Search the entries for the word "category". Copy every line that holds it.

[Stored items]
════

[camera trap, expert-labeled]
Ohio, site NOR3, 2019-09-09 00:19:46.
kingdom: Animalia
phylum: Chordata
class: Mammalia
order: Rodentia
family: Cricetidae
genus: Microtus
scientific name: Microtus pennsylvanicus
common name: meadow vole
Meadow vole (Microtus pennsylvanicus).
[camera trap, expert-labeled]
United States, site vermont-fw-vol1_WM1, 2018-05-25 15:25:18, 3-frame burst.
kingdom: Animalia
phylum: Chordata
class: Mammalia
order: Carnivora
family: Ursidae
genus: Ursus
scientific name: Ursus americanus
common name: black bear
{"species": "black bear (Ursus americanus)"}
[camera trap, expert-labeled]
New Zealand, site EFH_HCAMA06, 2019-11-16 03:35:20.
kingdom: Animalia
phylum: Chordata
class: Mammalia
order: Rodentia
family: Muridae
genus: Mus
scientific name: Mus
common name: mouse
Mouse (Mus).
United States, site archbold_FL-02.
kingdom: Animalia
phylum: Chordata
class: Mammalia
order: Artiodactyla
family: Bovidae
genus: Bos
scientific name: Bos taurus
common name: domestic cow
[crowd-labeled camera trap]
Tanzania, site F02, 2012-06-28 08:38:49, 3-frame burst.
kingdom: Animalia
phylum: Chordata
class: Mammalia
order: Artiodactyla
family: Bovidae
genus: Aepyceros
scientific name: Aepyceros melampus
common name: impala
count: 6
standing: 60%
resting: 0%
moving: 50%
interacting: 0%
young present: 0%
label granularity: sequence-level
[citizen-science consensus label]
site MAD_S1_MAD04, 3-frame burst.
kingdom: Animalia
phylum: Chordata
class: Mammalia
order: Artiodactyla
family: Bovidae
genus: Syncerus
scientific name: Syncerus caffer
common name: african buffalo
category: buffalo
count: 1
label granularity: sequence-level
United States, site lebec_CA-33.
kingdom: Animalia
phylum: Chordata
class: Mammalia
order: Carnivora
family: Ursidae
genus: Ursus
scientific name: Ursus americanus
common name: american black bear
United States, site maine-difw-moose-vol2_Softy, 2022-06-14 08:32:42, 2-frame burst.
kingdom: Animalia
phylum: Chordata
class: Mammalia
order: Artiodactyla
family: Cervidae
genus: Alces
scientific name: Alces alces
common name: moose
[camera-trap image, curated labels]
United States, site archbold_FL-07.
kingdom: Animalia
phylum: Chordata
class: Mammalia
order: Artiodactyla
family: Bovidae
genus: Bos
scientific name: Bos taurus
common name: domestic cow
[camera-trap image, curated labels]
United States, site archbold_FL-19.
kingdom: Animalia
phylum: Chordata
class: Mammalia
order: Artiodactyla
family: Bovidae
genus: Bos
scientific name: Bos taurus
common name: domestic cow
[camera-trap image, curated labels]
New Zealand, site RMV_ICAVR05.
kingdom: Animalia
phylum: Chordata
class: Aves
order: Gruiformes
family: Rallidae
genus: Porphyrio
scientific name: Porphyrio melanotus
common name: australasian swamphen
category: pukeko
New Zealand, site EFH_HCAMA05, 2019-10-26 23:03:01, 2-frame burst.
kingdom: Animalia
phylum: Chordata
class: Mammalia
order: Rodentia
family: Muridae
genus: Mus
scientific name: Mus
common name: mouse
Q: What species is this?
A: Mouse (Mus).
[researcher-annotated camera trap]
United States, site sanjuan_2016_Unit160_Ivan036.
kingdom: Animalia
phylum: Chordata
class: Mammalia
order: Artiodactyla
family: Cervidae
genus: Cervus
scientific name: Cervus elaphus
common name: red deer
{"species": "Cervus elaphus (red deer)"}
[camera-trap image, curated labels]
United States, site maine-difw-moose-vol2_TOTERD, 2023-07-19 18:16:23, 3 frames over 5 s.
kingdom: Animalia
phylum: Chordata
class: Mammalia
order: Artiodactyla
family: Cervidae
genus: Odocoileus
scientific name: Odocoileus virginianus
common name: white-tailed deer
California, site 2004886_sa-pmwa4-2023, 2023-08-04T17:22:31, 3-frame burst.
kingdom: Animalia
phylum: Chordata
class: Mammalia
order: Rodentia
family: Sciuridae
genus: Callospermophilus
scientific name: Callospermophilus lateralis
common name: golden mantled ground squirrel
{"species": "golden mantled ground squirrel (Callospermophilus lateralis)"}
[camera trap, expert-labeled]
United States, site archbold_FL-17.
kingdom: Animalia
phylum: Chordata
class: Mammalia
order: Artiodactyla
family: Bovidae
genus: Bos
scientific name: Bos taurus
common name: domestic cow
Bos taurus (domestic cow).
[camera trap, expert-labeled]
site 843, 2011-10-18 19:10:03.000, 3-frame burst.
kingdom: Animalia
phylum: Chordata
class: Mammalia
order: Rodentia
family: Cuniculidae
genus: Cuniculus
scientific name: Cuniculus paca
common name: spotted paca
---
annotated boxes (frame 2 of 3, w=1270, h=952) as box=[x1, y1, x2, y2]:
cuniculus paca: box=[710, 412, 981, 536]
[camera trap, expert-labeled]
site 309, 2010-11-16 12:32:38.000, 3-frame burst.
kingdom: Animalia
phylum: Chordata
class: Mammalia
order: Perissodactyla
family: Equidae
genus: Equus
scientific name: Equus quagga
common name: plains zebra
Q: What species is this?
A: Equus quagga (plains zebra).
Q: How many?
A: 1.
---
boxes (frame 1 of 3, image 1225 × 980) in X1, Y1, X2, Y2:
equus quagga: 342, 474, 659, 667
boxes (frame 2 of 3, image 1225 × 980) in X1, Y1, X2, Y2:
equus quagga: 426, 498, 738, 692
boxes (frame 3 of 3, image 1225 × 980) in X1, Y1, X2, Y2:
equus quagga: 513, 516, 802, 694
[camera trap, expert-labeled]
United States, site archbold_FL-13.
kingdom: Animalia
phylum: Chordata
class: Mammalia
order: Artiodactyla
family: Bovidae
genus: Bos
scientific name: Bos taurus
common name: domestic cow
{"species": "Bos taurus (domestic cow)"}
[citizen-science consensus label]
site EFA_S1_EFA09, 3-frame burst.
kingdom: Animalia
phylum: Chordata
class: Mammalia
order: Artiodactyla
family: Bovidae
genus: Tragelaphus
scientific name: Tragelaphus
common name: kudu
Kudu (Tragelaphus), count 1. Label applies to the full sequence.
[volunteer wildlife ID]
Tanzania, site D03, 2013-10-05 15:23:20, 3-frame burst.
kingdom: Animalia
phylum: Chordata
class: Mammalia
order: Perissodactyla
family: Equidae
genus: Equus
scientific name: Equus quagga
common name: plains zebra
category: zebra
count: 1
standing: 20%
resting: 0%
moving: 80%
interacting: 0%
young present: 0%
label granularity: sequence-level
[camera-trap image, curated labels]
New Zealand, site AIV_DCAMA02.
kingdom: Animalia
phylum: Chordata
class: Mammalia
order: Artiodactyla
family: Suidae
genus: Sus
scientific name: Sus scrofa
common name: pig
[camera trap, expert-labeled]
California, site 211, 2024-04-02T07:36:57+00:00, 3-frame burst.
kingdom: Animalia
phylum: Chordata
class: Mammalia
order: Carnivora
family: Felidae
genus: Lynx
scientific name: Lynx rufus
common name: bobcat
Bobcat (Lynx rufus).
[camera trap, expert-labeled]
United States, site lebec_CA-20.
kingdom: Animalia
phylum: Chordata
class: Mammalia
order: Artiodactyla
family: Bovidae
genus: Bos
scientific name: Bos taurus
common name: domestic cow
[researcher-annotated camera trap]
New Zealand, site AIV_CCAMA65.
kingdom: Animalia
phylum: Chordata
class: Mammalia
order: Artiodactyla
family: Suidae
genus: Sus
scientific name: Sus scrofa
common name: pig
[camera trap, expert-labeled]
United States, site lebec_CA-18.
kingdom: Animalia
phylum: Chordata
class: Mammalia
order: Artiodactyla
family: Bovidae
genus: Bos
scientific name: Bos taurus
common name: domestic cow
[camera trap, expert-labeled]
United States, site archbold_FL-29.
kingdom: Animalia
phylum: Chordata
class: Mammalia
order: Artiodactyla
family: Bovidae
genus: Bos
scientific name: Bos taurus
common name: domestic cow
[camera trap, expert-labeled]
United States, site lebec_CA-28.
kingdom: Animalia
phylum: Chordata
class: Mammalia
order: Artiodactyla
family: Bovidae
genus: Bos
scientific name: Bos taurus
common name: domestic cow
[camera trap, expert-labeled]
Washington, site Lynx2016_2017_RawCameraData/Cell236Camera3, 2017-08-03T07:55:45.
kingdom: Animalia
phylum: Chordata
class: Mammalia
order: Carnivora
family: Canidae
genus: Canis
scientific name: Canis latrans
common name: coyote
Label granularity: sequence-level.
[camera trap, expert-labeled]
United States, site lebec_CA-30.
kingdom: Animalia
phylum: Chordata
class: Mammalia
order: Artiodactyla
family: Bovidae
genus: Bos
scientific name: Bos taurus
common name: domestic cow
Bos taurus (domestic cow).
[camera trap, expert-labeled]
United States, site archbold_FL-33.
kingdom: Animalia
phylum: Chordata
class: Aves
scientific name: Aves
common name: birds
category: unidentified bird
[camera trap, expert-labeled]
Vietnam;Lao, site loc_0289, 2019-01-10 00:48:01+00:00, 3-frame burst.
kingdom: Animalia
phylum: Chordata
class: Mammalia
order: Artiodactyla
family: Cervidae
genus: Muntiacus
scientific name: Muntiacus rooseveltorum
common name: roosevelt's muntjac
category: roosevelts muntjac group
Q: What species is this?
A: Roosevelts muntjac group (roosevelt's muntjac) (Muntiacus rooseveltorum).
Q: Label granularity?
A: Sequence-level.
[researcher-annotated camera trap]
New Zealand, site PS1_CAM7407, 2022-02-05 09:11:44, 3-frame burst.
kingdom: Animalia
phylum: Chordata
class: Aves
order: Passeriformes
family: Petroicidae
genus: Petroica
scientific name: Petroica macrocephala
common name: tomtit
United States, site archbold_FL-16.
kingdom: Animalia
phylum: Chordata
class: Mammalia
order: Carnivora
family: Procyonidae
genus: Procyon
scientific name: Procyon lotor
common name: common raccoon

════

__Reply to the task__
category: buffalo
category: pukeko
category: zebra
category: unidentified bird
category: roosevelts muntjac group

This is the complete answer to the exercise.